Mr Johnson writes that the deficit "is still hovering around £100 billion this year" and that "The Office of Budget Responsibility estimates that around £70 billion of that deficit is structural" leaving around £30 billion cyclical deficit, that is, £30 billion which should disappear in the good times. What worries me is that we are now entering the good times, judging by the GDP figures, and that tax returns are below budget estimates. It is unlikely that the poor weather in August was a major factor in this, nor that a drier than usual September is going to improve the I&E account by much. This is the wrong time to raise the start level for the 40% income tax rate, still worse to reduce that rate. If higher incomes really are drifting up, then the exchequer should take its fair share. This is the time, in George Osborne's memorable phrase, to start fixing the roof.

But there is still a mystery surrounding the missing tax income. Part of the story may be filled by several tax loopholes, which Private Eye has been banging on about for years.
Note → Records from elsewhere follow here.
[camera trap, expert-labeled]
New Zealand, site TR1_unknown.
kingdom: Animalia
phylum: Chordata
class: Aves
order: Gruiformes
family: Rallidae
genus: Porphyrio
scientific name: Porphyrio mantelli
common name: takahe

One loophole was identified by Gordon Brown when shadow chancellor during the last Conservative administration, but not closed by him during thirteen years of a Labour government, that is, "non-domiciled" status. Another, a favourite of hedge funds, is an "investment management" exemption which allows funds registered offshore - say, in the Cayman Islands - to be run from London without being taxed in England.

A third was actually created by Labour: the limited liability partnership.

It is unsurprising that a Conservative-dominated administration has moved to correct these sins of omission and commission, helpful as they are to City spivs, only round the edges. Nor can we expect the neo-Thatcherite UKIP to do this, but surely these are two of the loopholes whose closing would contribute to the restoration of social security which will feature in the LibDem manifesto for 2015.